Mailys de Villoutreys prête sa voix nacrée au rude soudard Erminio, ce qui ajoute encore un peu plus au burlesque du personnage, surtout lorsque son propos est plutôt grivois (Non l'amerei mai piu). Autre chanteuse incarnant un rôle masculin (le vindicatif Euralio), Lise Vincel lui prête son timbre juvénile, relevé d'une pointe d'acidité qui en renforce la fraîcheur. On sent bien que malgré sa volonté d'en découdre avec l'assassin présumé de son père il n'éxecutera pas le bain de sang qu'il appelle de ses voeux...
Les chanteurs masculins apportent leur vaillante contribution à ce drame joyeux. Romain Dayez incarne un Oristeo empli de la noblesse de sa voix de baryton, bien stable sur toute l'étendue du registre. Son déguisement en jardinier, affublé d'une comique voix de fausset, donne lieu à de savoureux passages burlesques (Sospiro notte, e di). Son truculent compère Oresde (Pascal Bertin) nous fait pleurer de rire dans l'air Occhi belli, avec basson et guitare à ses côtés ! Soulignons la prestation toute en finesse de Zachary Wilder, Trasimede enjôleur virevoltant entre ses deux amours dans son habit à crevés, et qui retrouvera les bras de Corinta au final. La voix est chaleureuse, parsemée de beaux éclats veloutés, et la projection sans faille. Son intervention (Brama, lasciva) dans le rôle de l'Intérêt, faisant tournoyer dans sa main un coussin en forme de cœur, conclut le premier acte sur une note tout à fait burlesque.
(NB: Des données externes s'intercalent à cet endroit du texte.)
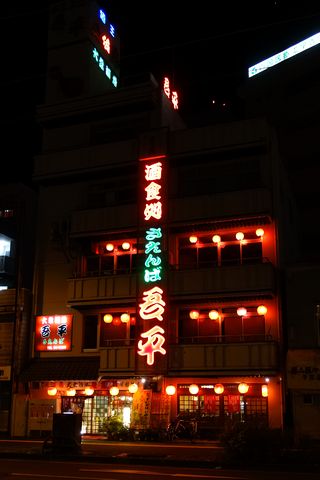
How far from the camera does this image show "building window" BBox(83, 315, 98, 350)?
2984cm

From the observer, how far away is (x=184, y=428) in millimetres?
26453

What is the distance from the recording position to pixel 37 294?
3156 cm

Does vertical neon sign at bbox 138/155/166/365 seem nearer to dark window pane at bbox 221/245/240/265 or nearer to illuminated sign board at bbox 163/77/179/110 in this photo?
dark window pane at bbox 221/245/240/265

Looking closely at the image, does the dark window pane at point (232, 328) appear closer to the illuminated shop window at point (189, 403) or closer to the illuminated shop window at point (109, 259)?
the illuminated shop window at point (189, 403)

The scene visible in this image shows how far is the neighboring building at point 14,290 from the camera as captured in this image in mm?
29984

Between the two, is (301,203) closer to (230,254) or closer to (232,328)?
(230,254)

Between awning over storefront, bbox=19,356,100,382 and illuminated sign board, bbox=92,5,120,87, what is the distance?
18.9 metres

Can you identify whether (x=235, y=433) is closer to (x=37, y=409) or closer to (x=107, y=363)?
(x=107, y=363)

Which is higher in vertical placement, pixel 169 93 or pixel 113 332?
pixel 169 93

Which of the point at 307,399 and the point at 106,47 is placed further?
the point at 106,47

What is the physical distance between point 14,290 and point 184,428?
465 inches

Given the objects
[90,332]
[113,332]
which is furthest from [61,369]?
[113,332]

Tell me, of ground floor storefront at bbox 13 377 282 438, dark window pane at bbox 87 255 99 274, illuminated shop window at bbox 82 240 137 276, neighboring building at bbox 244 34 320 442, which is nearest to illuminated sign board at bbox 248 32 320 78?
neighboring building at bbox 244 34 320 442

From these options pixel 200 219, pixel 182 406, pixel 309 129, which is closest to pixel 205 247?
pixel 200 219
Sous la direction de Jean-Marc Aymes, l'orchestre Concerto Soave s'affirme comme un personnage à part entière de cette désopilante comédie. Les sonores cornets à bouquin accompagnent brillamment les premiers échanges amoureux, parsemant ensuite l'intrigue de quelques éclats ironiques. La guitare ponctue régulièrement le rythme de la farce, tandis que la harpe souligne malicieusement les passages les plus élégiaques. Le continuo soutient pour sa part avec verve et obstination la dynamique théâtrale.
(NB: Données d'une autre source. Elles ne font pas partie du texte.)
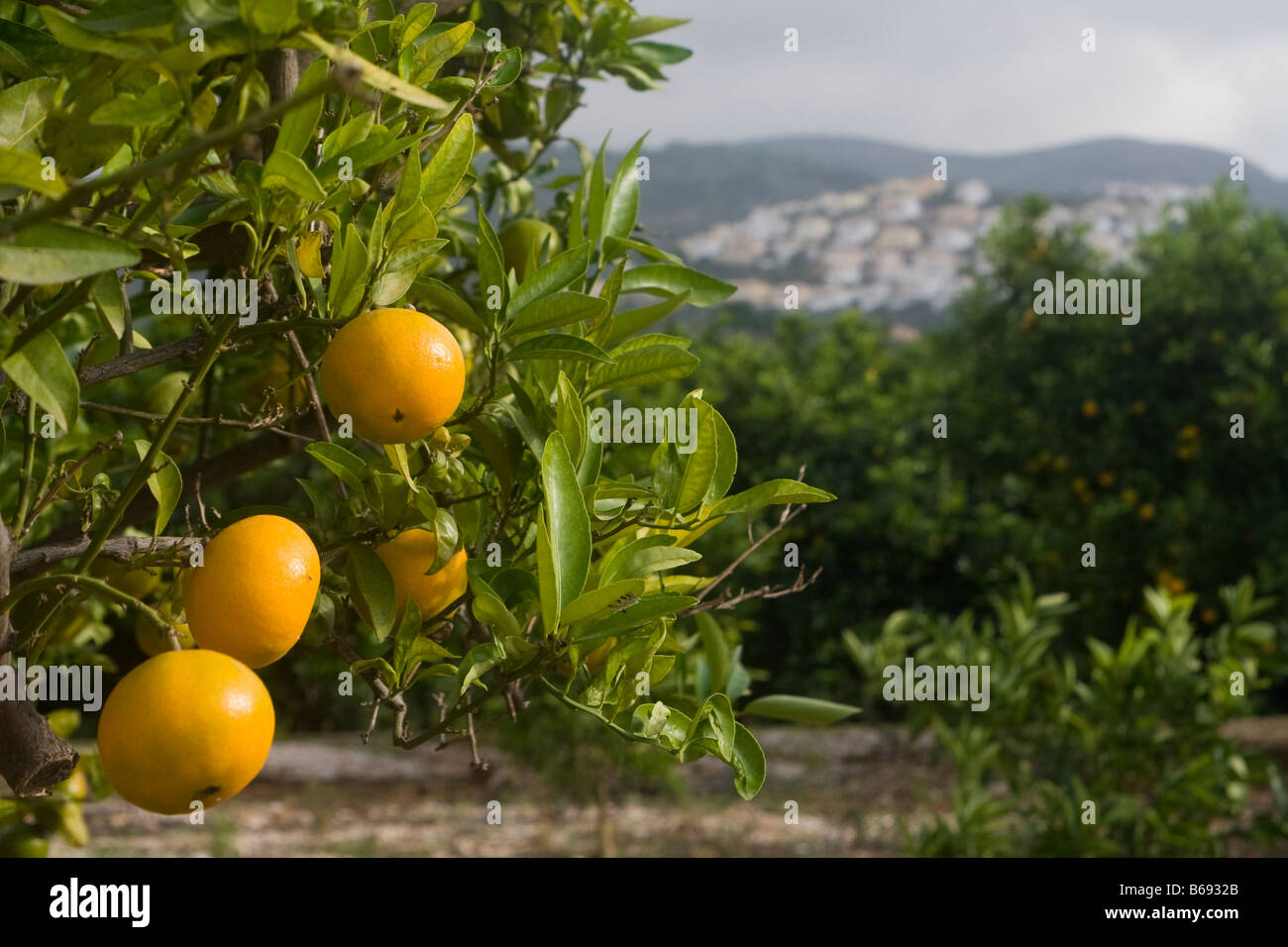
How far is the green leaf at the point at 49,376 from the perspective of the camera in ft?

Le contenu et la forme de cette recréation ont toutefois appelé des commentaires acerbes de certains de nos éminents confrères musicologues, au motif qu'elle comporte des coupures assez importantes, le format originel en trois actes ayant été réduit à deux. N'ayant pas eu accès au livret originel, nous nous garderons de nous prononcer sur le bien-fondé et l'ampleur de ces coupures. On peut juste regretter, pour la bonne information du public, que la plaquette distribuée à l'occasion du spectacle ne fasse pas mention de ces coupures, ni de la révision de la partition.
Nous préférons pour notre part retenir l'initiative de cette recréation réussie tant au plan musical que théâtral, qui nous a permis de découvrir le charme tout vénitien de L'Oristeo. Dans l'attente d'une version plus complète de l'oeuvre sur une scène lyrique française, cette production fera date assurément par son incontestable qualité.